Enquanto isso, os demais praticavam.
— Não deve ser tão complicado! Graças aos treinamentos da Lília, acho que consigo fazer isso. Eu só preciso manter minha energia correndo. — Kamito fechou os olhos.
Imaginava uma aura de energia cobrindo seu corpo. Suas Vestimentas Espirituais se ativaram logo depois, um pouco diferentes: a camisa, antes cinza, exibia alguns detalhes pretos; o cachecol ficou mais cumprido. Ele continuou se concentrando, até que conseguiu criar a proteção de energia.
— Consegui! Eu sabia que aqueles treinamentos seriam úteis!
— Esse é o meu aluno! Você fez bem, Kamito. Basta manter essa energia estável até chegarmos no Extra-Mundo. — pontuou Lília, orgulhosa. No entanto, a mudança nas Vestimentas Espirituais do rapaz não passaram despercebidas por ela e pelos outros. — Não se esforce muito. Deixe sua energia fluir naturalmente. Deve ser mais fácil a controlar assim do que durante uma luta, não?
— Se o Kamito conseguiu, eu também consigo! — Akane ativou suas Vestimentas.
Dessa vez, o sobretudo do namorado compunha o traje da garota. Manifestar a proteção de energia foi fácil para ela; um sorriso orgulhoso crescia em seus lábios.
— Eu consegui! Eu consegui! Kamito, você viu?! Eu fui muito bem, não é? Pode me elogiar! Eu sei que você quer me elogiar! Agora, eu estou quase no seu nível!
— Você foi muito bem, Akane. Conto com você. Eu me sentirei muito mais seguro com você me protegendo. — ele sorriu, envergonhado. Lília e Ruby os observavam, deixando-o ainda mais constrangido. Só restava disfarçar. — E também tenho o pingente que você me deu! Enquanto eu o tiver, sempre estarei protegido por você.
— Como o amor é lindo! Até mesmo num treinamento eles ficam animados! Parece que esses dois foram feitos um para o outro, assim como eu e meu querido Adfectus. Isso é tão nostálgico… Eu estou torcendo por você, Akane! — Ruby chacoalhava o indefeso Solum, animada. Logo depois, correu para abraçar o amado por trás. — Ei, Adfectus, vamos ter um encontro romântico quando chegarmos no Extra-Mundo. Temos tantas lembranças naquele lugar… Por favor. Você me deve!
— Nós estamos indo a uma guerra, não para um passeio romântico! Não seja tão egoísta, Ruby. Foque apenas na nossa missão ou falharemos antes mesmo de tentar. Não podemos nos dar ao luxo de realizar coisas estúpidas. — pontuou Ryruka, já com a proteção de energia e suas novas Vestimentas Espirituais: uma calça preta, um par de botas marrons, uma camisa de manga longa branca e um colete vermelho.
Após ouvir esse comentário, Yujiro, usando um kimono azul escuro com detalhes em verde escuro, se aproximou e a tocou no ombro.

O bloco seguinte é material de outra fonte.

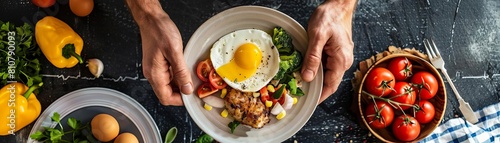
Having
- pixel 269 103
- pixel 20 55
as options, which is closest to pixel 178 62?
pixel 269 103

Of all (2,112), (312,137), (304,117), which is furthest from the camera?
(312,137)

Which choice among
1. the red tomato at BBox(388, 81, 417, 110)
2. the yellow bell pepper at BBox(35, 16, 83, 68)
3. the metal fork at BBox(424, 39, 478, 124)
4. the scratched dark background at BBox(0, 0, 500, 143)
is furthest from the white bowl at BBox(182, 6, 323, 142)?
the metal fork at BBox(424, 39, 478, 124)

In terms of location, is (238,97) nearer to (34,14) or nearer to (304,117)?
(304,117)

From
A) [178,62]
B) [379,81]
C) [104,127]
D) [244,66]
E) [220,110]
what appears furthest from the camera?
[379,81]

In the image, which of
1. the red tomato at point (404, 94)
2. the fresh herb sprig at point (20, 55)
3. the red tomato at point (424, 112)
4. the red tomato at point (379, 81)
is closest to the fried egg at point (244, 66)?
the red tomato at point (379, 81)

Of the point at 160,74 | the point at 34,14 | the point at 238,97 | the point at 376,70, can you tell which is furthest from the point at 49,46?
the point at 376,70

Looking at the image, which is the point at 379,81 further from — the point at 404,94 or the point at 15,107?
the point at 15,107

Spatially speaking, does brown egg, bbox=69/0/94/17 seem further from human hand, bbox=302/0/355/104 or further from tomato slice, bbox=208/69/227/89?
human hand, bbox=302/0/355/104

— Não seja tão rigorosa, Ryruka. Não é porque estamos indo lutar contra o império que não podemos rever as belezas daquele mundo. — ele sorriu; ela se afastou.
Ele sabia que amiga agia assim porque iria, enfim, rever o mundo que chamava de lar. Ryruka não pensava em diversão, apenas em salvar seu mundo.
— Eu te levo onde você quiser ir. Também quero conhecer melhor o nosso mundo. Podemos fazer isso juntos. O que me diz?
— Resolvam isso quando chegarem lá. Venham, o portal está pronto. — disse Raishi. — Formem uma fila, não quero bagunça. Eu vou primeiro. Ruby, você vem comigo. Lília será a terceira, depois Solum e Camily. Kamito e Akane logo atrás, depois você, Ryruka. Yujiro e Coruja serão os últimos. Sejam fortes, e todos voltaremos para casa.
Todos se reuniram perto do portal, entrando um de cada vez. O Extra-Mundo e seus perigos estavam logo ali, do outro lado daquele portal.